» **Task to complete**: Set out word for word the line that contains "Bến Tre: Điều" and each line after it, through the end of the data below, but exclude the pictures.

*** Given material ***

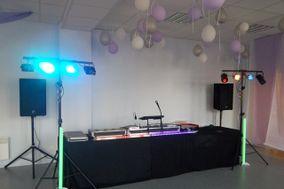 Discomobile DJ Enriké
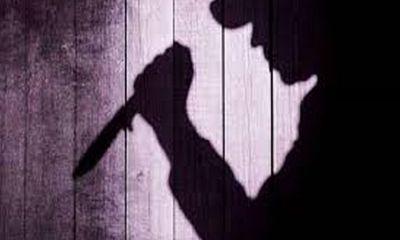 Bến Tre: Điều tra án mạng khiến 2 người tử vong, nghi do mâu thuẫn tình cảm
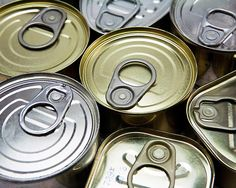 In Case Of Emergency: Stockpile These 11 Essential Foods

*** End of Given material ***

» **Result of this exercise**:
 Bến Tre: Điều tra án mạng khiến 2 người tử vong, nghi do mâu thuẫn tình cảm
 In Case Of Emergency: Stockpile These 11 Essential Foods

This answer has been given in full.